>> start Provided records

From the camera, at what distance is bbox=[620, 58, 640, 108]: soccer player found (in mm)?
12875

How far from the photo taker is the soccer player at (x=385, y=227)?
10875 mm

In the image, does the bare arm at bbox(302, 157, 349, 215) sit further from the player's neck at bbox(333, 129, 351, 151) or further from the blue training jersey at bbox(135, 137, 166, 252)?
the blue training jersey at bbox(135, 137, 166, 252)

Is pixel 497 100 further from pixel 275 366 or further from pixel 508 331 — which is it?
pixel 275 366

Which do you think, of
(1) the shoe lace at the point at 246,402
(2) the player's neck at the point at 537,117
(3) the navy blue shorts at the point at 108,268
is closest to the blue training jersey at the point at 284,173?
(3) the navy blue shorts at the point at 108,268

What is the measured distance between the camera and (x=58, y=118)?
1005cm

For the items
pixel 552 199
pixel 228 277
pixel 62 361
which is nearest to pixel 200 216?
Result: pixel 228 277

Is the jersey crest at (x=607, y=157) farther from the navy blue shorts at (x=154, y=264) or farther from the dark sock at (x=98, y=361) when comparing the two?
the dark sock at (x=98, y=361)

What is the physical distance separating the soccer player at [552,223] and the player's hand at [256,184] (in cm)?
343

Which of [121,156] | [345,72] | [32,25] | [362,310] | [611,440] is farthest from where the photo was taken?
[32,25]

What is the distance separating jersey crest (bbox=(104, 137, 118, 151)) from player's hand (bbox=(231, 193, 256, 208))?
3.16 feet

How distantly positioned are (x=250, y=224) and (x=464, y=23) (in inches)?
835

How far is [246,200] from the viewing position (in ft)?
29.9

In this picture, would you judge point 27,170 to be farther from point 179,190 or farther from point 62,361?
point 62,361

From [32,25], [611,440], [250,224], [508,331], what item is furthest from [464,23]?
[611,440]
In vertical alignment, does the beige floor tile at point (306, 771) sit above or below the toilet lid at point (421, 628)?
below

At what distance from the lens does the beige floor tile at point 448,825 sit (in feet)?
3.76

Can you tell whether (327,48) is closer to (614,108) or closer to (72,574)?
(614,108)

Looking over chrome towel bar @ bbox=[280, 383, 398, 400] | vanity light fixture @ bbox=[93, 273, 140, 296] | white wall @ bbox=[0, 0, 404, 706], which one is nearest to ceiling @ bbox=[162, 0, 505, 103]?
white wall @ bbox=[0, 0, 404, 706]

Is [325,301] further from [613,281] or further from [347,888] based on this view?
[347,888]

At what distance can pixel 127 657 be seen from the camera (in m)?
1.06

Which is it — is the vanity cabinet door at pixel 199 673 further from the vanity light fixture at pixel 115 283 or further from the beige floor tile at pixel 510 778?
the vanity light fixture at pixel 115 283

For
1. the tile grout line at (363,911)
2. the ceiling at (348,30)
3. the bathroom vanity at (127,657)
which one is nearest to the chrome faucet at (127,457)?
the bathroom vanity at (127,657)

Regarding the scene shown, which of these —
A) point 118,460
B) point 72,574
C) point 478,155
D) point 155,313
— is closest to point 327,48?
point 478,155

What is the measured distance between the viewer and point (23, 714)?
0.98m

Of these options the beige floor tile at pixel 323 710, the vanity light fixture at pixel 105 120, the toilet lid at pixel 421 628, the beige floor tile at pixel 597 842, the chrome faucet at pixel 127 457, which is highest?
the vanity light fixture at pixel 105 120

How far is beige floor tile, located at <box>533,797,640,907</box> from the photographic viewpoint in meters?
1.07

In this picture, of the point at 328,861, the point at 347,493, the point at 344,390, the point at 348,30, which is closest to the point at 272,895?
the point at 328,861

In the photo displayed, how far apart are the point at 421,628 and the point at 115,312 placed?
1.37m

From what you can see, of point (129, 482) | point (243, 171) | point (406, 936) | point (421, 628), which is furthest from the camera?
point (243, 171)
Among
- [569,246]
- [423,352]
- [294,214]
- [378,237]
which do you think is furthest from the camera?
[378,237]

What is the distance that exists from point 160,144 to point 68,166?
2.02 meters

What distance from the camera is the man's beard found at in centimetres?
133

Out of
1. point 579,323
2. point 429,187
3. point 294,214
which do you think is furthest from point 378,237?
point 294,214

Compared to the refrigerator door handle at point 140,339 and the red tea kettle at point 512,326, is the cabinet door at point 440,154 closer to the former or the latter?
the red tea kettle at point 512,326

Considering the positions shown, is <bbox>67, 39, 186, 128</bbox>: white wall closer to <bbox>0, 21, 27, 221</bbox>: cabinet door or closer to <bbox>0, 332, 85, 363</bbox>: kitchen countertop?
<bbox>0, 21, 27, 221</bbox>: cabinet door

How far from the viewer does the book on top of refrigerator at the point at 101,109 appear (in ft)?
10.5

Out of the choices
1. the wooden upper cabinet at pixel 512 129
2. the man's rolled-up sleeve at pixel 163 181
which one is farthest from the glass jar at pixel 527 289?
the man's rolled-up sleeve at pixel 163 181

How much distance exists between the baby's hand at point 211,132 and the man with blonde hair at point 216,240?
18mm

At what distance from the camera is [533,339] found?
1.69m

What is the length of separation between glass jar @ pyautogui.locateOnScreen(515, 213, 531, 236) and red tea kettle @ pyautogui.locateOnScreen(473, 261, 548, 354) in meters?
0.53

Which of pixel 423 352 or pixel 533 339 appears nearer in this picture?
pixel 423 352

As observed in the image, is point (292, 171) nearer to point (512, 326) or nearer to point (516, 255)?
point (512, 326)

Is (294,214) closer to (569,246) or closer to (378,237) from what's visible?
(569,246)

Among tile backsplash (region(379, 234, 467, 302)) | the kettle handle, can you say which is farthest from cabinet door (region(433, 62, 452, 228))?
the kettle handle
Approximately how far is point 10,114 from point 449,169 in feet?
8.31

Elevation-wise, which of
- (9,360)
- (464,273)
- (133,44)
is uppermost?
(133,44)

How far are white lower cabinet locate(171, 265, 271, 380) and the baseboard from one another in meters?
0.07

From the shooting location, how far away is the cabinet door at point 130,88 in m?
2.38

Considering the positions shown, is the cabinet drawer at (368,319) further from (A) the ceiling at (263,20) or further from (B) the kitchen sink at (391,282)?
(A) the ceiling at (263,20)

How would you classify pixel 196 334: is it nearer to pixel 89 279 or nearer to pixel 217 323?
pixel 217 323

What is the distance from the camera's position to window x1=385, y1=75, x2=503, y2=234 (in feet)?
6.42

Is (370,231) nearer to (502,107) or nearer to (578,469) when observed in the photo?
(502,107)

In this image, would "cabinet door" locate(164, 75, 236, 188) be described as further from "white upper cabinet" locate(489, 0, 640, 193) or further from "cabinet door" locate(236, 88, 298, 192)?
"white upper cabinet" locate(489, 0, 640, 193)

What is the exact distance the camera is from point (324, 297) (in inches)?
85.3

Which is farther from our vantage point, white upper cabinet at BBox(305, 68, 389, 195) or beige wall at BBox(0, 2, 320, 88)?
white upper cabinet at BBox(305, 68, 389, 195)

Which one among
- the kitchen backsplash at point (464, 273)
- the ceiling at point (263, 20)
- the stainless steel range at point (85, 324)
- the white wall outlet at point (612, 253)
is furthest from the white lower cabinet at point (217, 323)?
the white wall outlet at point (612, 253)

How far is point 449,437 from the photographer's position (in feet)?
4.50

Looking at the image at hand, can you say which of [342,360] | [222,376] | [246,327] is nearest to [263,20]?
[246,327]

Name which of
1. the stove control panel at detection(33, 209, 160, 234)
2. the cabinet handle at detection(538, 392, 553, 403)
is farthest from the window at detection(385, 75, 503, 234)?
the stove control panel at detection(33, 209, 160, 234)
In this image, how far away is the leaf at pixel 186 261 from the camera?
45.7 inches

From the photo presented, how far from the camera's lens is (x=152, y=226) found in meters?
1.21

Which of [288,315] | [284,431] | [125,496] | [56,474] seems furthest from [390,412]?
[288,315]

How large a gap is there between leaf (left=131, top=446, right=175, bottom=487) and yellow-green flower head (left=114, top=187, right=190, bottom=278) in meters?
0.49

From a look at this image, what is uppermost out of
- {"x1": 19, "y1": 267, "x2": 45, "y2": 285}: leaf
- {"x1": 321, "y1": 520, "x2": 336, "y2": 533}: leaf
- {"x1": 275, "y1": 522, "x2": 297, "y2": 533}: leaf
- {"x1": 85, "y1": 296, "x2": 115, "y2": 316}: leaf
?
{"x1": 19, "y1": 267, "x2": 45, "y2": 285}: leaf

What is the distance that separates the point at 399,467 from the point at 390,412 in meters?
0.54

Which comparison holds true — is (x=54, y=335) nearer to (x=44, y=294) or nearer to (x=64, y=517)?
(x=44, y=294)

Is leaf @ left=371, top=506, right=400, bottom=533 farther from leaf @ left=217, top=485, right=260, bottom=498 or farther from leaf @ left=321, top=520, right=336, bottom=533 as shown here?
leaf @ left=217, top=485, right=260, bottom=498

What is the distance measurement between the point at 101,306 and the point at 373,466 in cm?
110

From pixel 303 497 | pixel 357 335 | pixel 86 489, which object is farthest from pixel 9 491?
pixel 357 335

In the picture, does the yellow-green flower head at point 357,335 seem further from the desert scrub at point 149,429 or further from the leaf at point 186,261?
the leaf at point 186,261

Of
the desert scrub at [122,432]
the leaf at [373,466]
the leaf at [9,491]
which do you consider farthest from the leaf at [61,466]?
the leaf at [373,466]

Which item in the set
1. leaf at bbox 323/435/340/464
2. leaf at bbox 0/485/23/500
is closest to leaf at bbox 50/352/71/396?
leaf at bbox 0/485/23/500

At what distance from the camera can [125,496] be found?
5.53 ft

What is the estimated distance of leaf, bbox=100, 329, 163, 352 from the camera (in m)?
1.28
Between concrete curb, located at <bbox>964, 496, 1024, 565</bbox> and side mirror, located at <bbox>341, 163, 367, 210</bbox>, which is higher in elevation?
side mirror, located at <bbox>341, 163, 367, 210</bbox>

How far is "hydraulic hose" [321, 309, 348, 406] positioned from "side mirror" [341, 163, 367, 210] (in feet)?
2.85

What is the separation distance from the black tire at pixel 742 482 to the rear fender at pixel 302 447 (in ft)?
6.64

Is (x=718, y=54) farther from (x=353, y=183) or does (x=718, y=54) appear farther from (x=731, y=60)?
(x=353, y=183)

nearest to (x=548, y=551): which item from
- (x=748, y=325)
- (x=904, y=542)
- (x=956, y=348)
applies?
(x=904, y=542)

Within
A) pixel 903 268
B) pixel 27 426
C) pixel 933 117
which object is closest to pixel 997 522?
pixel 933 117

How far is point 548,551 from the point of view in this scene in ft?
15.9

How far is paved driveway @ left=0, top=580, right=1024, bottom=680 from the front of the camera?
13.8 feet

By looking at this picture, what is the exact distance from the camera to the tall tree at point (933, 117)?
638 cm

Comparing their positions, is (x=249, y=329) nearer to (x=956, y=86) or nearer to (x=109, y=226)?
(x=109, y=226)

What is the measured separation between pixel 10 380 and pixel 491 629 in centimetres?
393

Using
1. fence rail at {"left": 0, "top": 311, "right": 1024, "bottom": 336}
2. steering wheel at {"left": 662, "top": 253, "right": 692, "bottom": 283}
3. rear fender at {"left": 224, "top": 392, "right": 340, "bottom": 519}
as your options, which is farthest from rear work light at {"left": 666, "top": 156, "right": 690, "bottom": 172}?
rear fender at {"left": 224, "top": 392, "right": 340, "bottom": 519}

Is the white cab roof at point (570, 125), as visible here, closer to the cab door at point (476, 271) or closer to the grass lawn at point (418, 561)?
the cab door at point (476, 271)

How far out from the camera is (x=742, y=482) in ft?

>> end Provided records

## Set exercise
Reproduce only the lines running from the one that contains "Is the white" to the last line of the records.

## Task solution
Is the white cab roof at point (570, 125), as visible here, closer to the cab door at point (476, 271) or closer to the grass lawn at point (418, 561)?
the cab door at point (476, 271)

How far out from the camera is (x=742, y=482) in ft?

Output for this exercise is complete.